# Texte à lire
┌────────
Oui mais je ne l'ai pas cherchée. C'est instinctif, pas intellectuel. Si je devais définir un film, c'est prendre un spectateur, le mettre dans une chaise de montagnes russes, l'attacher et l'emmener dans un voyage. Que ça monte, que ça descende, qu'il ressente des sensations. Que ça aille tellement vite et tellement fort qu'il ne réfléchisse pas. On ressent, j'aime bien cette idée.
Vous avez choisi de faire habiter la famille sur une plage, pourquoi ce lieu ?
C'est un endroit particulier. Déjà, c'est une plage avec des arbres. Si vous faites une photo et que vous la regardez, vous allez avoir l'impression que c'est une peinture. Il y a une grande beauté. Cet endroit est le dernier endroit en France et même en Europe où il n'y a pas de régulation. On peut venir s'installer et vivre sans que personne ne vous dise rien. Ce sont trente-cinq kilomètres de plage, situés à Beauduc, au bout de la Camargue. Il faut faire quarante-cinq minutes de voiture pour arriver à cet endroit. Cela raconte aussi le fait qu'on a du mal à se loger. C'est le déclassement. Dans certains campings, il y a des gens qui vivent à l'année, ce qu'on ne voyait pas il y a cinq ans, dix ans. Ce qui m'intéressait également, c'est cette forme d'utopie, d'idéalisme. Vivre en plein air, au bord de la mer, c'est quelque chose de magique. On en aurait tous envie mais on ne le fait pas.
└────────
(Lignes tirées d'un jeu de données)
┌────────
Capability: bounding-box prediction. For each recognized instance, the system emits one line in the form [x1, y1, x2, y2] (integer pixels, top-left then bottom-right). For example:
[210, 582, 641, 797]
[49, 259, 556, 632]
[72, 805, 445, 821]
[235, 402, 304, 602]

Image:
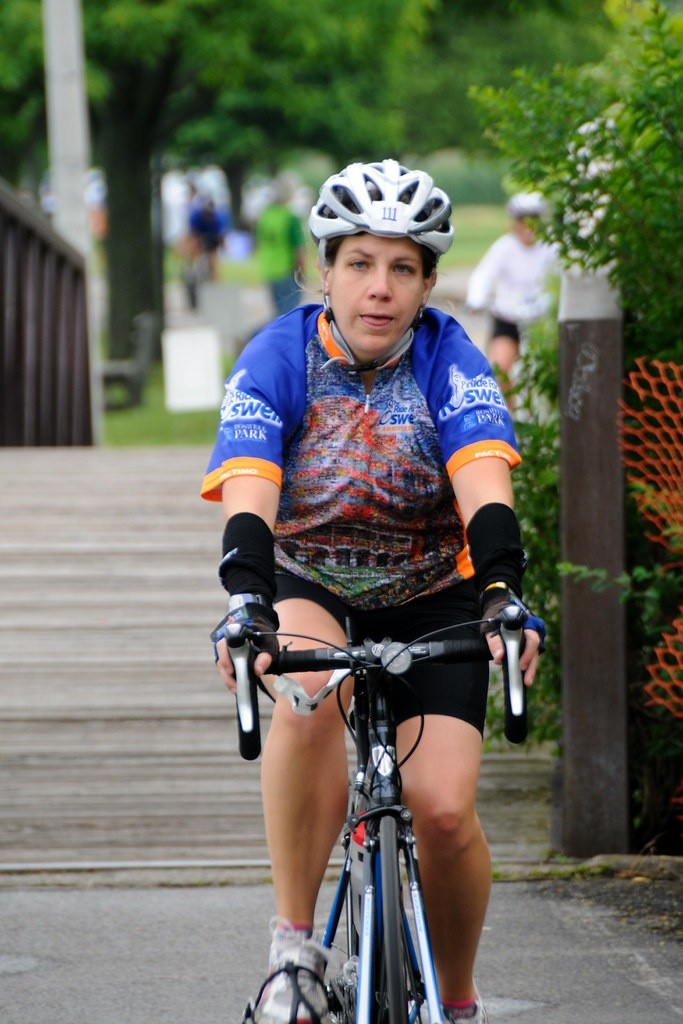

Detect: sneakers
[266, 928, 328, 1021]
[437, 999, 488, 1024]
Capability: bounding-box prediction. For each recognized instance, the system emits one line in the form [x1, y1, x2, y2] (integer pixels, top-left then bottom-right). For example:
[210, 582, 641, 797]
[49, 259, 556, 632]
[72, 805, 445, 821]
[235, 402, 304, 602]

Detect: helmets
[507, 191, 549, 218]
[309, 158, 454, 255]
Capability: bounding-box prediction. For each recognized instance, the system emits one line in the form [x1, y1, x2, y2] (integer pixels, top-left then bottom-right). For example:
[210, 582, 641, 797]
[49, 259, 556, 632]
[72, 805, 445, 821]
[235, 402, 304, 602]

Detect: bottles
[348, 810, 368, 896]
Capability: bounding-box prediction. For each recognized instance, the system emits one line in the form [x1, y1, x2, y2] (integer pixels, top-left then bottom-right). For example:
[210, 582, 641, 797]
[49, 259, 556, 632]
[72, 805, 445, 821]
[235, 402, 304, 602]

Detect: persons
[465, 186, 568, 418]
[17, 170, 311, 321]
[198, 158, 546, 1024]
└────────
Transcrivez mot pour mot, dans son intégralité, l'entretien consacré au film et à la plage de Beauduc.

Oui mais je ne l'ai pas cherchée. C'est instinctif, pas intellectuel. Si je devais définir un film, c'est prendre un spectateur, le mettre dans une chaise de montagnes russes, l'attacher et l'emmener dans un voyage. Que ça monte, que ça descende, qu'il ressente des sensations. Que ça aille tellement vite et tellement fort qu'il ne réfléchisse pas. On ressent, j'aime bien cette idée.
Vous avez choisi de faire habiter la famille sur une plage, pourquoi ce lieu ?
C'est un endroit particulier. Déjà, c'est une plage avec des arbres. Si vous faites une photo et que vous la regardez, vous allez avoir l'impression que c'est une peinture. Il y a une grande beauté. Cet endroit est le dernier endroit en France et même en Europe où il n'y a pas de régulation. On peut venir s'installer et vivre sans que personne ne vous dise rien. Ce sont trente-cinq kilomètres de plage, situés à Beauduc, au bout de la Camargue. Il faut faire quarante-cinq minutes de voiture pour arriver à cet endroit. Cela raconte aussi le fait qu'on a du mal à se loger. C'est le déclassement. Dans certains campings, il y a des gens qui vivent à l'année, ce qu'on ne voyait pas il y a cinq ans, dix ans. Ce qui m'intéressait également, c'est cette forme d'utopie, d'idéalisme. Vivre en plein air, au bord de la mer, c'est quelque chose de magique. On en aurait tous envie mais on ne le fait pas.